There are lots of reasons for small towns to go into the red and sometimes it's hard to put your finger on exactly why a town can't make ends meet, but in Hampton's case, the cause is pretty clear. It's probably down to the (now incarcerated) ex-mayor Barry Moore, or possibly his three staffers who resigned in February, or maybe it was the police chief, who also resigned, along with 17 "employees." But if they're not the cause, it might be the town's water manager, whose business records were all "lost in a swamp."
All this has gotten beyond the pale for the state legislators, including the local representative, who was (perhaps unwisely, in hindsight) ticketed by a Hampton cop. They've given the town 30 days to clean up its sleaze or they're going to dissolve it.
The investigation also involves water, which is the one utility controlled by town government. Not only did it do a poor job of supplying water, the utility's financial records evidently left something to be desired. "The reason … that no water meter logbooks before April 2012 could be found," the Times reported, "was that they were 'lost in a swamp,' the result of a car accident involving the water utility operator." (He forgot to file an accident report, it turns out, probably due to swamp trauma.) According to the sheriff, some residents said they were threatened with having their water turned off if they made trouble.
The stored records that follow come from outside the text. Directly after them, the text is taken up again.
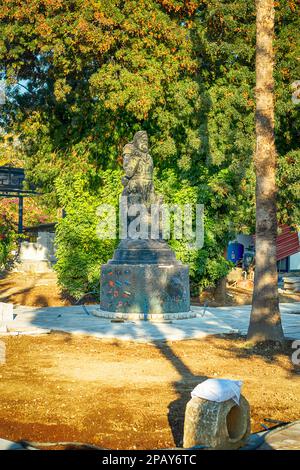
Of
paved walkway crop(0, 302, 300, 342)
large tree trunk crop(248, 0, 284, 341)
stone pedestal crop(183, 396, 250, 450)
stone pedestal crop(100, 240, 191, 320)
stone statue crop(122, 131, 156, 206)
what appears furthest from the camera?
stone statue crop(122, 131, 156, 206)

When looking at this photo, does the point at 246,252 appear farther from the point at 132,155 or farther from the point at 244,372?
the point at 244,372

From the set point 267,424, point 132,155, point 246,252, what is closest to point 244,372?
point 267,424

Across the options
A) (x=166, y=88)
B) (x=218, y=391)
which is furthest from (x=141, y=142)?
(x=218, y=391)

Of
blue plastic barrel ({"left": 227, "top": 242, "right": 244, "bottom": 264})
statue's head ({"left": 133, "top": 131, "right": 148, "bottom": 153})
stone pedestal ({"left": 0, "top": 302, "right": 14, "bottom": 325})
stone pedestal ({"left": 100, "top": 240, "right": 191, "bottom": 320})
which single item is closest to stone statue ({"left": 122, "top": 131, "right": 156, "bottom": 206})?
statue's head ({"left": 133, "top": 131, "right": 148, "bottom": 153})

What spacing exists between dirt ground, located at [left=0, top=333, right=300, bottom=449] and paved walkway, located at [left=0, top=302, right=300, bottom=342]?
0.69 m

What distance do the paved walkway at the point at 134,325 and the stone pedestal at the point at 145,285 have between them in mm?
483

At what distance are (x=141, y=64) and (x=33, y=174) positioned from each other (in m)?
6.84

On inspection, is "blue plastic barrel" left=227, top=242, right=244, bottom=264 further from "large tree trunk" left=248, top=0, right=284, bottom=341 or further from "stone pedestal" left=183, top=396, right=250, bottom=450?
"stone pedestal" left=183, top=396, right=250, bottom=450

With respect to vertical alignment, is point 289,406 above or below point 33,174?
below

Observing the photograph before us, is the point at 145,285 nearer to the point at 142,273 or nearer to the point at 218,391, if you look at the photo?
the point at 142,273

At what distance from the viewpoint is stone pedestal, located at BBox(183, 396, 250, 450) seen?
5309 mm

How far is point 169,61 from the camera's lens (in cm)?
2125

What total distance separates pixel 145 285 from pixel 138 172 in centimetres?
315

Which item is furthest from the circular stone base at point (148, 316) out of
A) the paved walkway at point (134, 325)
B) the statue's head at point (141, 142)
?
the statue's head at point (141, 142)
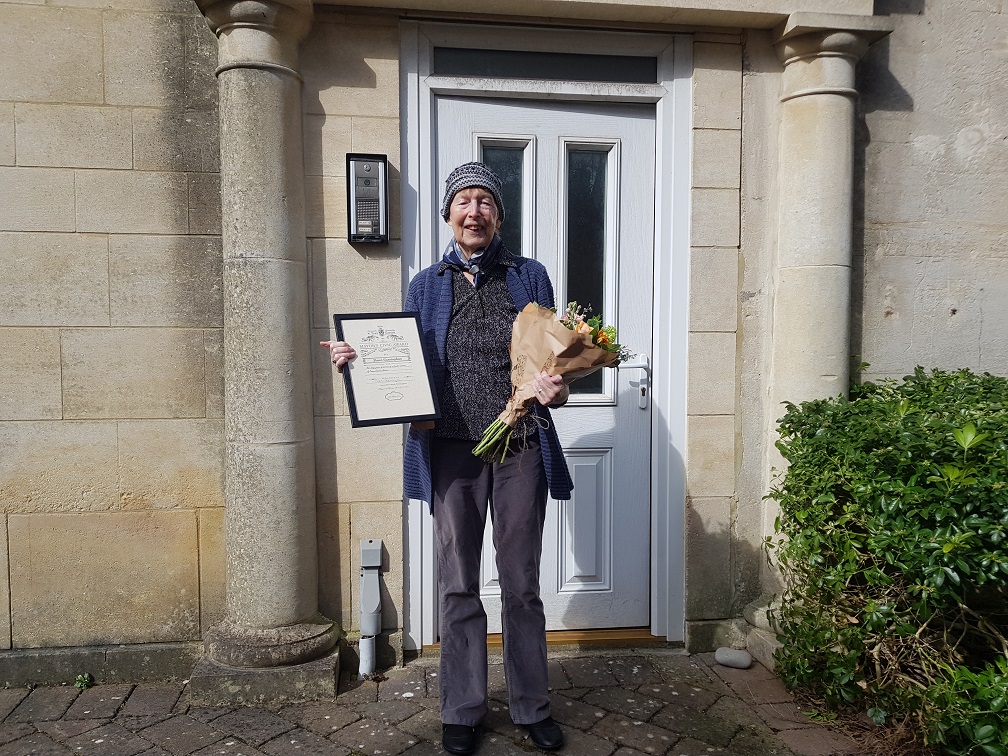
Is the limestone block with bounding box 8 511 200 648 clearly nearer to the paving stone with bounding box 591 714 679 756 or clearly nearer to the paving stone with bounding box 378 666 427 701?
the paving stone with bounding box 378 666 427 701

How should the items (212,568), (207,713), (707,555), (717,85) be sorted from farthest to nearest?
(707,555) → (717,85) → (212,568) → (207,713)

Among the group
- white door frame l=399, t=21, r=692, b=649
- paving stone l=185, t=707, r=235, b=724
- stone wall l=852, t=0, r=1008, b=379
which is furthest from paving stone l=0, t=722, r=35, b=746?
stone wall l=852, t=0, r=1008, b=379

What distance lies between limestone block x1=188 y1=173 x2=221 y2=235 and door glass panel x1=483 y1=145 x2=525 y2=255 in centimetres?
125

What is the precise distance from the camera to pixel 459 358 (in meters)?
2.64

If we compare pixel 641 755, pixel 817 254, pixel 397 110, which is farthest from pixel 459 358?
pixel 817 254

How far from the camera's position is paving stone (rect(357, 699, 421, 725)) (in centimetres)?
292

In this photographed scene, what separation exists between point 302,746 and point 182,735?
49cm

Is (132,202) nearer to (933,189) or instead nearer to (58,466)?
(58,466)

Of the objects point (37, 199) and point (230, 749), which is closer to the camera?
point (230, 749)

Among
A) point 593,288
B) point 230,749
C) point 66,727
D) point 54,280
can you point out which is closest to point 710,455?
point 593,288

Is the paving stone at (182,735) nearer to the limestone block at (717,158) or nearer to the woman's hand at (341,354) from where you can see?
the woman's hand at (341,354)

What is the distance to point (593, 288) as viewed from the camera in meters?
3.58

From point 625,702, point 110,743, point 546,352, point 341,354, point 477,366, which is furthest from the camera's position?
point 625,702

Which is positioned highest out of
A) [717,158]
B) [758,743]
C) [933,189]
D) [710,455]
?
[717,158]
The town apparently has about 30 days to come up with a plan, or else the legislature is likely to dissolve it, which would make it part of surrounding Bradford County. That would presumably take care of the speed-trap tentacle, which is currently non-functional anyway due to lack of police "officers" to staff it.
"We are just trying to fix things that happened," said one of the five city councilmen, ironically (or not) named "Frantz Innocent." (Nobody's really to blame, you see—once again it's the fault of these things that keep happening. When will someone do something about the things?! They are getting away with murder.) "If you want to go poking around looking for something," Mr. Innocent continued, "you can always find something wrong." (It's the pokers' fault, too.)